Pretty shell prompts
I’ve previously talked about doing some simple software packaging for other people’s projects, where the maintainer doesn’t currently generate any packages I can use across debian-based systems.
As a big fan of powerline-shell, I wanted to see if I could distribute this in a usable form to my systems that I frequently log into. There’s not many, but they do vary in power and architecture (some x86_64, some arm7, some arm6 etc). The idea behind powerline-shell is that you include its output as part of your shell’s prompt output, and it gives you a useful (and pretty!) prompt line. It’s trivial, but I find it useful and pleasing.
The problem here is that it effectively executes every single time the shell decides to give you a prompt, which is mostly after every command. Anyone who’s played an online FPS game, or worked with sound recording can tell you that for things that the brain expects to happen immediately, it’s pretty good at noticing that the thing isn’t actually “immediate” after delays of 10s of ms, if not less. So when you’re working at a shell, you expect a prompt to arrive essentially immediately after the last command finishes running. Type
ls and the output along with the prompt for the next command are expected to appear at the same time. If you need to run an entire process to figure out how that prompt should look, it better be fast.
So let’s see how
powerline-shell performs. On my laptop (recent MBP, python 3.7.7):
[mac]$ time powerline-shell real 0m0.096s user 0m0.066s sys 0m0.032s
On a small cloud VPS running debian:
[cloud-host]$ time powerline-shell real 0m0.081s user 0m0.058s sys 0m0.022s
Not too bad. 80-90ms is probably ok-enough. Let’s see how it runs on a Raspberry Pi 2 (arm7, hf) with an NFS root.

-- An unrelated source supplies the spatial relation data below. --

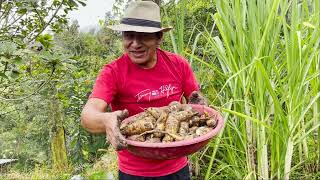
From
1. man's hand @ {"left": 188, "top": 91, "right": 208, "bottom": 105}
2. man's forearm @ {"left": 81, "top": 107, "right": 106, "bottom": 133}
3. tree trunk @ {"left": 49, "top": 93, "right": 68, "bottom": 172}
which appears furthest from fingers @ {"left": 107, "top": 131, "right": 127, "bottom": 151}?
tree trunk @ {"left": 49, "top": 93, "right": 68, "bottom": 172}

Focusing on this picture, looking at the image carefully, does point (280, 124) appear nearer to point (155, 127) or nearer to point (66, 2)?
point (155, 127)

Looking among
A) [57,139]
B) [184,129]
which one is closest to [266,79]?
[184,129]

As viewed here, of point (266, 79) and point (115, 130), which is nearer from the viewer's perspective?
point (115, 130)

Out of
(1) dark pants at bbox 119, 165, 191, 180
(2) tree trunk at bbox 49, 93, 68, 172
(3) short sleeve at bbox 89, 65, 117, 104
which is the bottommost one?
(2) tree trunk at bbox 49, 93, 68, 172

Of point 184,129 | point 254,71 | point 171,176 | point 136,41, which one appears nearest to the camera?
point 184,129

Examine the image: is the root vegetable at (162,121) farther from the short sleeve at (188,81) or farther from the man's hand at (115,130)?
the short sleeve at (188,81)

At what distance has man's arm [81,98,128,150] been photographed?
119 cm

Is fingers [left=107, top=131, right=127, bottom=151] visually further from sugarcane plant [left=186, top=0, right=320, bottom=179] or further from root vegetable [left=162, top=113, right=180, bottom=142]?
sugarcane plant [left=186, top=0, right=320, bottom=179]

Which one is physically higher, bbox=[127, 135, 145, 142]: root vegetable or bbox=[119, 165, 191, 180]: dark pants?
Answer: bbox=[127, 135, 145, 142]: root vegetable

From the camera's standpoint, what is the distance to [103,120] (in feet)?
4.22

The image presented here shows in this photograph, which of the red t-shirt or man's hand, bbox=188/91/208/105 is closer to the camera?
the red t-shirt

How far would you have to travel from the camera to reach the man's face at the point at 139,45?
1528 mm

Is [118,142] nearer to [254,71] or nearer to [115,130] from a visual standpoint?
[115,130]

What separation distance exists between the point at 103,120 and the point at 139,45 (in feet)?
1.23
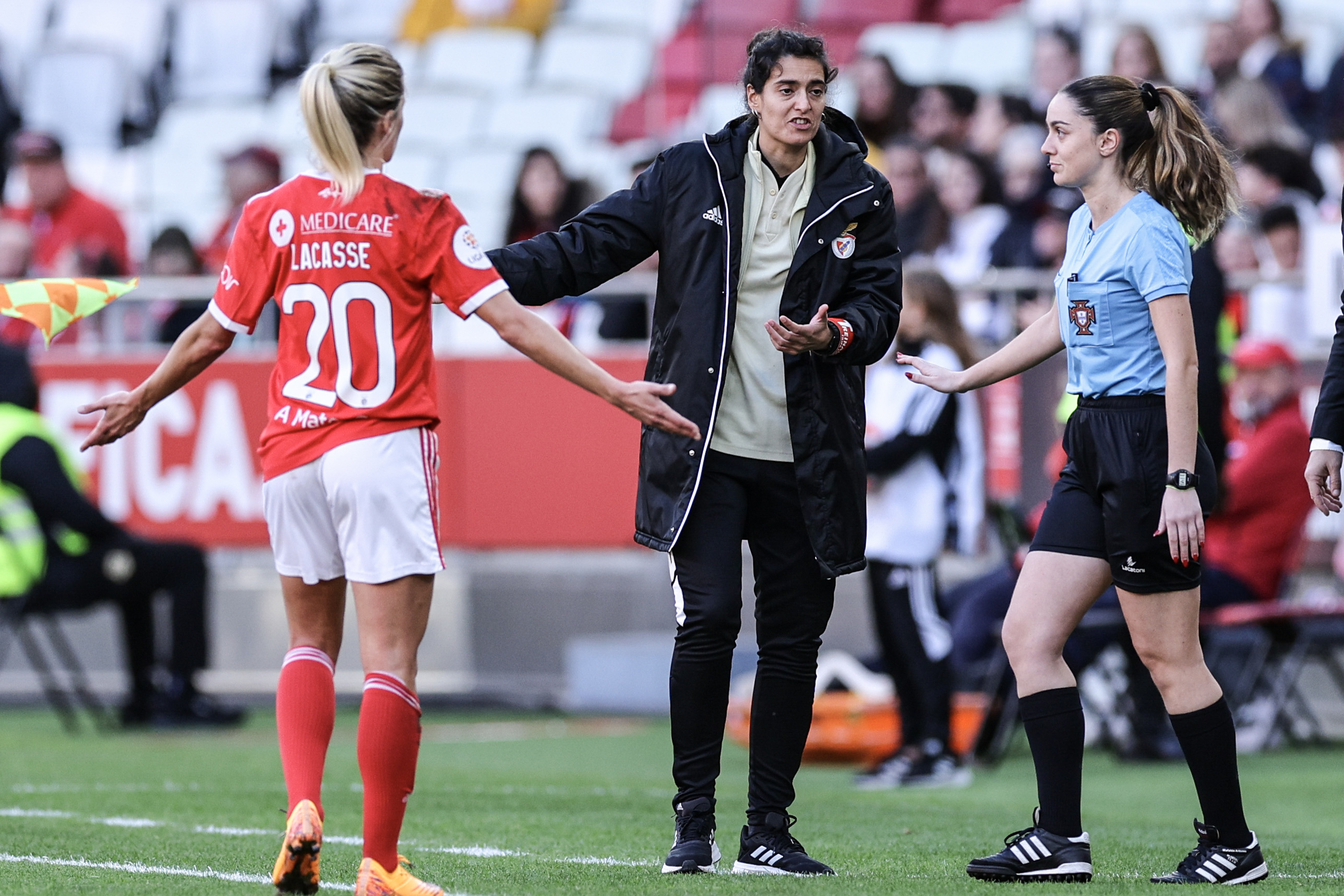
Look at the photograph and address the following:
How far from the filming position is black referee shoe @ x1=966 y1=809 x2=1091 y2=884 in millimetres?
4559

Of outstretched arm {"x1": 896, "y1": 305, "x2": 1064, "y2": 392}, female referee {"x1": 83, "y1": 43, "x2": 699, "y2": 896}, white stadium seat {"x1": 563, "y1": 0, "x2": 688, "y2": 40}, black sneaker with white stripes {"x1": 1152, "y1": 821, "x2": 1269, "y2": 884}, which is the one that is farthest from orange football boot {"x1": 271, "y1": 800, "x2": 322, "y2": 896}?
white stadium seat {"x1": 563, "y1": 0, "x2": 688, "y2": 40}

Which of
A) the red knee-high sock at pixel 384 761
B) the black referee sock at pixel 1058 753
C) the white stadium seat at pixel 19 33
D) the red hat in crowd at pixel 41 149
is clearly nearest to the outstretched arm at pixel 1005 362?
the black referee sock at pixel 1058 753

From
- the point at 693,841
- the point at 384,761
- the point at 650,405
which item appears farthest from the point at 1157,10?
the point at 384,761

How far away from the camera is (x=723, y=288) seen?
4863mm

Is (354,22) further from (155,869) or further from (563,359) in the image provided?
(563,359)

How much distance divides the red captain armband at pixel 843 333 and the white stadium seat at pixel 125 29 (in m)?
13.9

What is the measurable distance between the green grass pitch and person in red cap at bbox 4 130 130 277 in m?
4.77

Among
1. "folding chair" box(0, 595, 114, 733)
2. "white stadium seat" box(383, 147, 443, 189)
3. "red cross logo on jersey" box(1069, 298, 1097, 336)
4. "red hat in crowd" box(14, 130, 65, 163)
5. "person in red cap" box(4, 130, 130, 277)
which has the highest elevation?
"white stadium seat" box(383, 147, 443, 189)

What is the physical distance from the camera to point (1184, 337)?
447 centimetres

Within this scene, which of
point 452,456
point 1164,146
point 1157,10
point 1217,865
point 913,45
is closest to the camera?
point 1217,865

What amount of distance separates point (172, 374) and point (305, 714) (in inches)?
32.6

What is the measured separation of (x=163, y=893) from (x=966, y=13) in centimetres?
1264

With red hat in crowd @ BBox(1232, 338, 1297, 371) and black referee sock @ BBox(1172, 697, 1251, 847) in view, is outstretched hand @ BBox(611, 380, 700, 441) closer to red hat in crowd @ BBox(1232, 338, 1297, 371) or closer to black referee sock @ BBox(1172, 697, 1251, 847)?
black referee sock @ BBox(1172, 697, 1251, 847)

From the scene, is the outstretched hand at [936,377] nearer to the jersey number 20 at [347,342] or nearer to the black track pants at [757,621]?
the black track pants at [757,621]
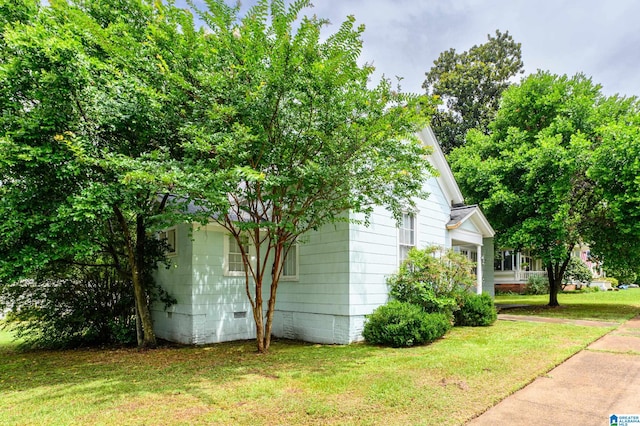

[rpi 2]$ time powerline-shell real 0m1.019s user 0m0.760s sys 0m0.248s
Oh. How about an rPi zero (arm6, hf)?
[rpi-zero]$ time powerline-shell real 0m1.401s user 0m1.136s sys 0m0.203s
Hmm. Waiting a second for your shell to be responsive after running a command is going to send you quietly insane.
Golang to the rescue!?
Computers are pretty quick these days, but using python to write a program that has to execute very quickly doesn’t seem like a good idea. Thankfully, some other people on the internet have had a similar thought: someone’s got a decent version available in golang. Let’s see how that does.
[mac]$ time powerline-go real 0m0.030s user 0m0.013s sys 0m0.021s [cloud-host]$ time powerline-go real 0m0.014s user 0m0.011s sys 0m0.003s [rpi 2]$ time powerline-go real 0m0.541s user 0m0.061s sys 0m0.126s [rpi-zero]$ time powerline-go real 0m0.264s user 0m0.125s sys 0m0.128s
Pretty good! This is getting towards usable, although a 250ms wait on the rpi-zero would start to get annoying. I had a look at the golang code and did some profiling, but it didn’t seem there were any obvious places in which latency could be improved.
How about Rust?
Then I discovered that someone had done a port in rust. Intrigued, I wanted to find out how this performed. I’ve been dabbling in rust recently and seem to be going through the same learning curve as most other people. Initial excitement at how good the language and stdlib feel (along with the excellent tooling) followed by complete despair at my inability to write even the most simple program without the compiler complaining about literally everything. Without sounding too Stockholm-y, this isn’t rust’s fault - it’s just enforcing some pretty simple rules about memory management. It’s actually my fault for not understanding what I actually want to do.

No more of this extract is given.